My Idea of Fun
- First edition
- Author: Will Self
- Language: English
- Publisher: Bloomsbury Publishing
- Publication date: 16 Sep 1993
- Publication place: United Kingdom
- Media type: Print Paperback
- Pages: 309 pp
- ISBN: 0-7475-1591-3
- OCLC: 62891878

= My Idea of Fun =

1993 novel by Will Self

My Idea of Fun is the second novel by Will Self, and was published in 1993.

==Plot summary==
A lonely boy grows up just outside Brighton in a caravan park with his over-sexual mother and the tenant Mr Broadhurst, who takes the boy on a disturbing and often violent journey.

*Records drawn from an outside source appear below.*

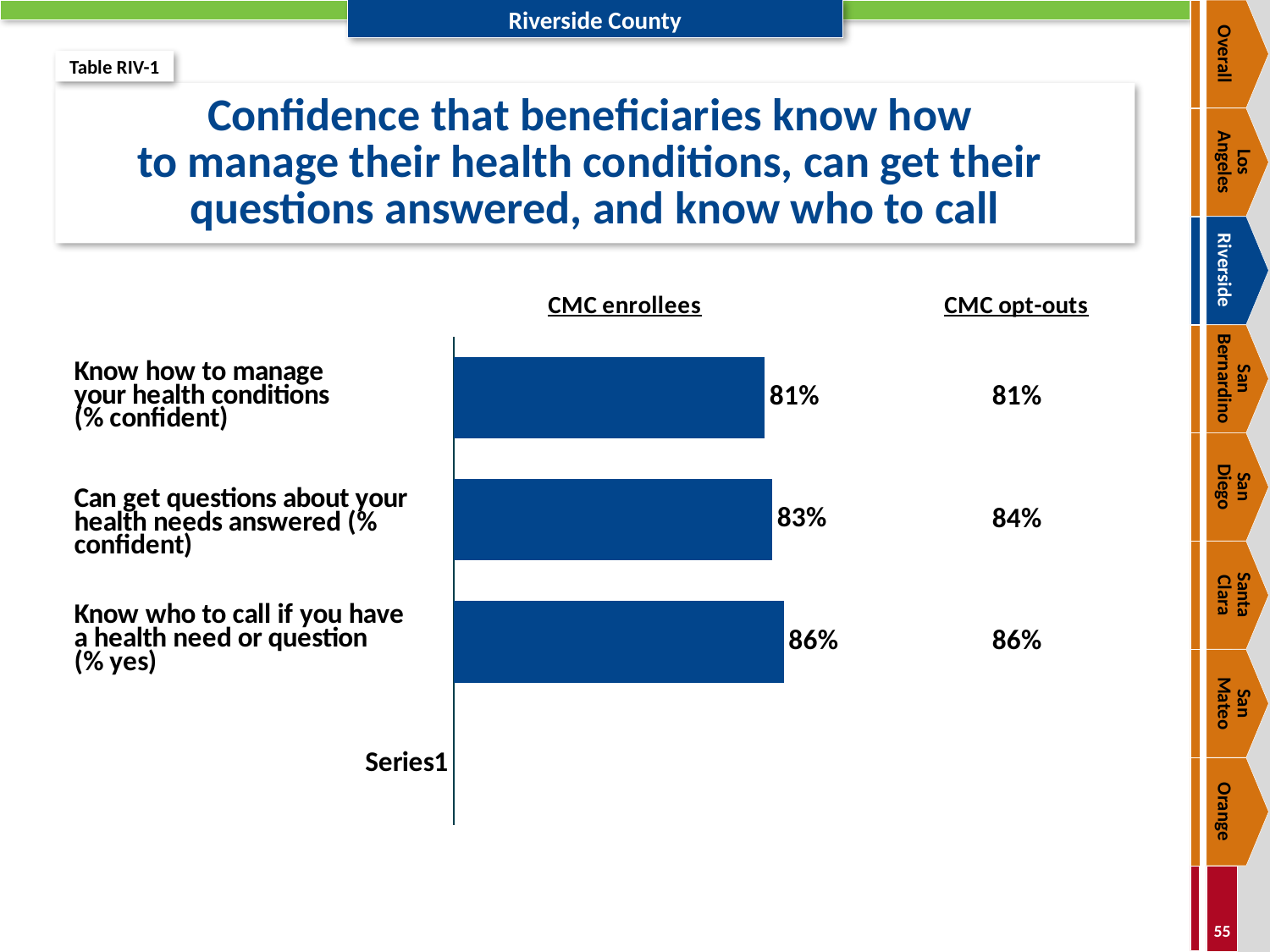
What is the CMC opt-outs value for "Can get questions about your health needs answered"? 84% What is the CMC enrollees value for "Know how to manage your health conditions"? 81% Which item has the lowest CMC enrollees bar? Know how to manage your health conditions How many bars are plotted in the chart? 3 For "Can get questions about your health needs answered", what is the difference between the CMC opt-outs and CMC enrollees values? 1 percentage point What is the title of the chart? Confidence that beneficiaries know how to manage their health conditions, can get their questions answered, and know who to call What is the CMC enrollees value for "Can get questions about your health needs answered"? 83% What is the CMC enrollees value for "Know who to call if you have a health need or question"? 86% What is the difference between the CMC enrollees values for "Know who to call if you have a health need or question" and "Know how to manage your health conditions"? 5 percentage points Which CMC enrollees bar is larger: "Know how to manage your health conditions" or "Can get questions about your health needs answered"? Can get questions about your health needs answered What kind of chart is shown on the slide? Bar chart Which item has the highest CMC enrollees bar? Know who to call if you have a health need or question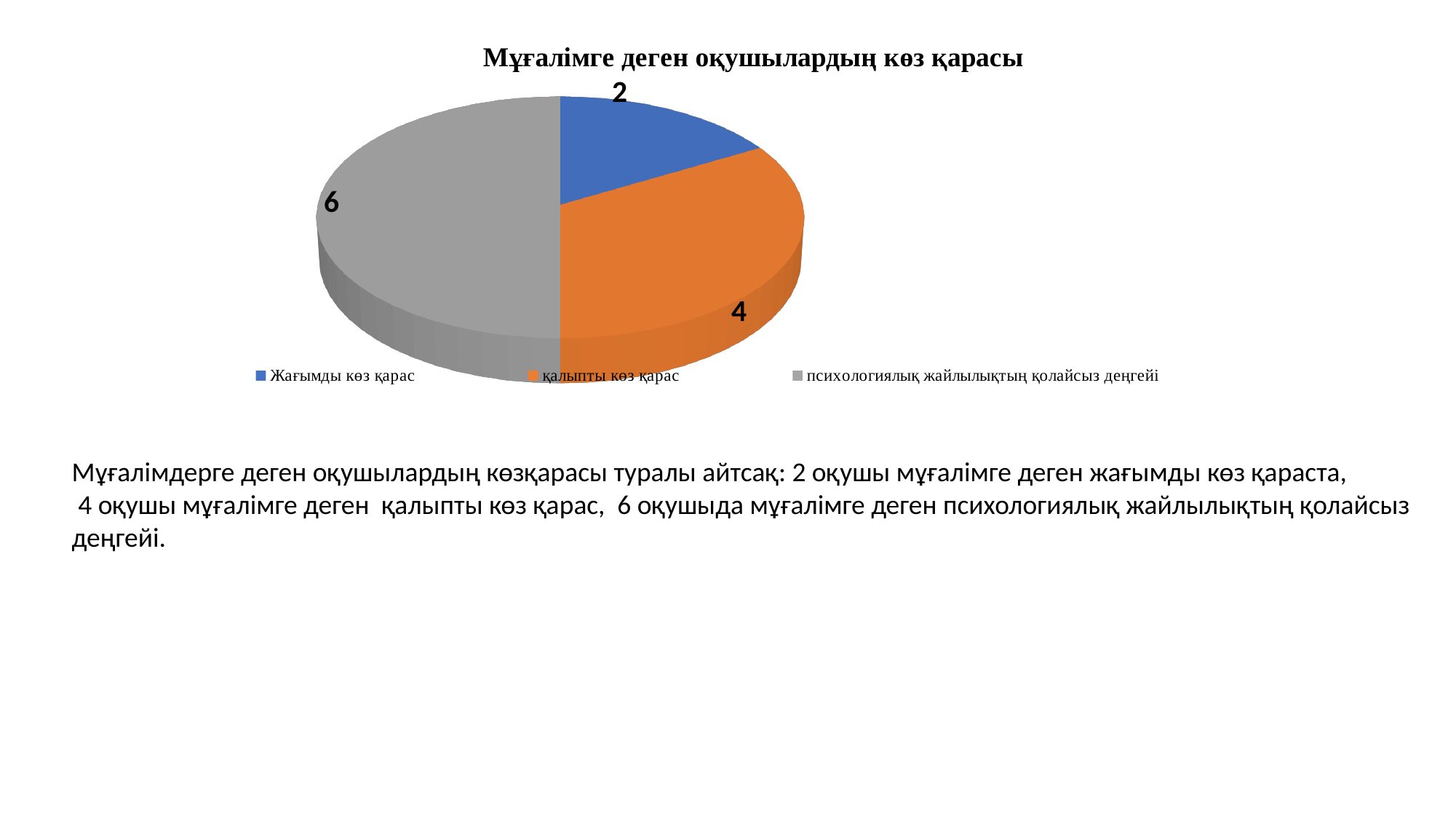
What is the value for "Жағымды көз қарас"? 2 Which category has the smallest slice of the pie? Жағымды көз қарас What is the difference between the values for "психологиялық жайлылықтың қолайсыз деңгейі" and "Жағымды көз қарас"? 4 What is the title of the chart? Мұғалімге деген оқушылардың көз қарасы What is the value for "психологиялық жайлылықтың қолайсыз деңгейі"? 6 What is the value for "қалыпты көз қарас"? 4 What colour is the slice for "қалыпты көз қарас"? Orange What type of chart is shown on the slide? Pie chart How many slices does the pie chart have? 3 What share of the pie does "психологиялық жайлылықтың қолайсыз деңгейі" represent? 50% Which category has the largest slice of the pie? психологиялық жайлылықтың қолайсыз деңгейі Which is larger, the value for "қалыпты көз қарас" or the value for "Жағымды көз қарас"? қалыпты көз қарас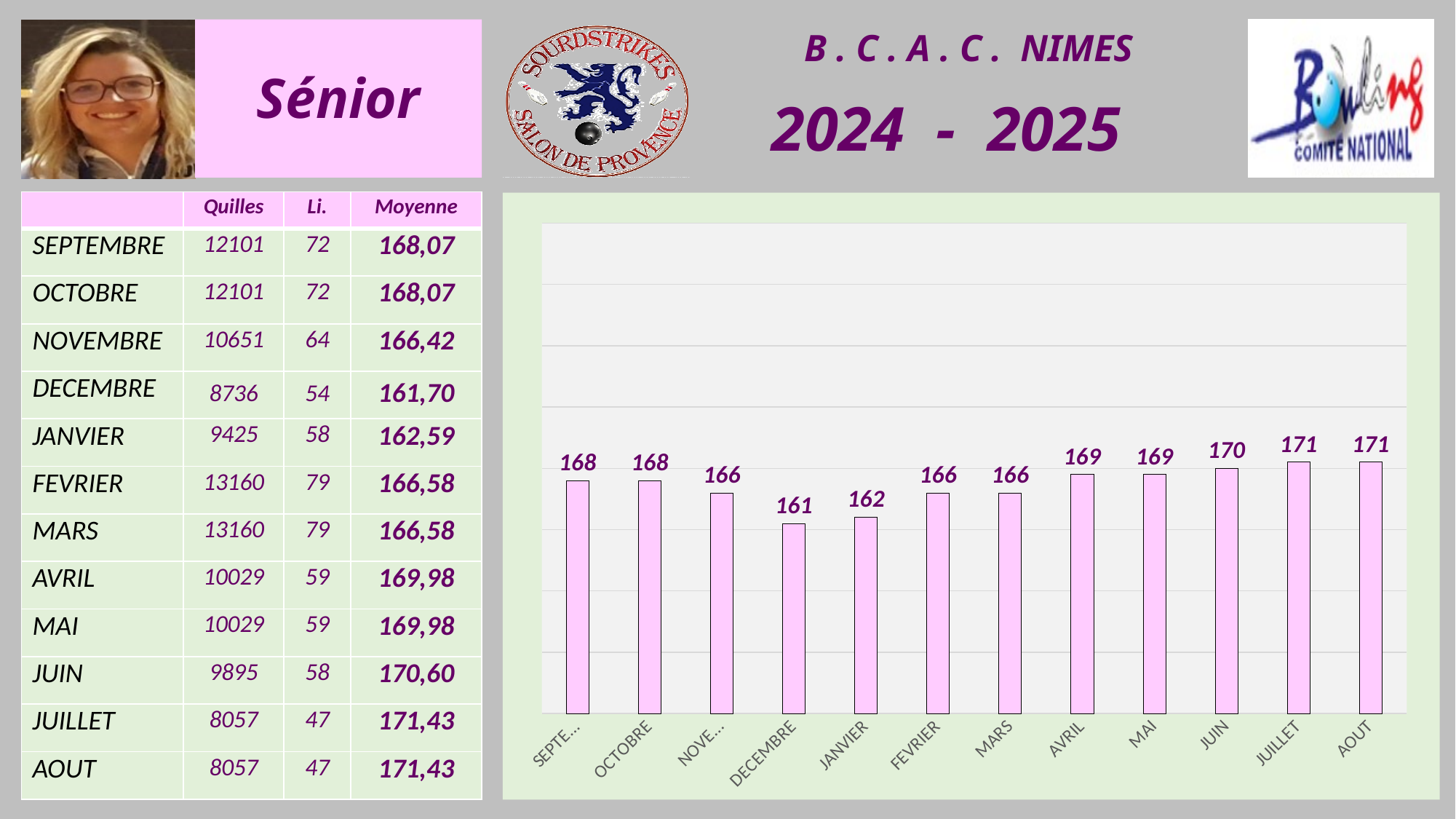
What is the value shown for JANVIER in the chart? 162 Which is larger in the chart, the value for AVRIL or the value for JANVIER? AVRIL What is the value shown for DECEMBRE in the chart? 161 Do the values in the chart rise or fall from DECEMBRE to AOUT? Rise What is the value shown for JUIN in the chart? 170 What kind of chart is shown on the slide? Bar chart What is the value shown for AOUT in the chart? 171 What is the value shown for AVRIL in the chart? 169 Which month has the lowest value in the chart? DECEMBRE What is the highest value labelled on the chart? 171 What is the difference between the values for JUILLET and DECEMBRE in the chart? 10 How many bars are plotted in the chart? 12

The novel works as a strange Bildungsroman, in which the main character, Ian Wharton, learns the art of black magic from Broadhurst, who is also known as the Fat Controller. At the Fat Controller's behest Ian engages in a series of strange acts including time travel and trips to an alternate reality called the Land of Children's jokes, a grotesque alternate universe inhabited by the menacing and deformed characters from jokes. The protagonist's education culminates in bizarre rites of bestiality and necrophilia. However, he finds that in exchange for knowledge of the black arts Broadhurst begins to take over more and more aspects of his life.

The novel may also be seen as an example of an unreliable narrator, as it is unclear whether the strange events in the novel are meant to be real or hallucinatory.

==Reviews==
Nicholas Lezard said of the book that "No one else I can think of writes about contemporary Britain with such elan, energy and witty intelligence. Rejoice."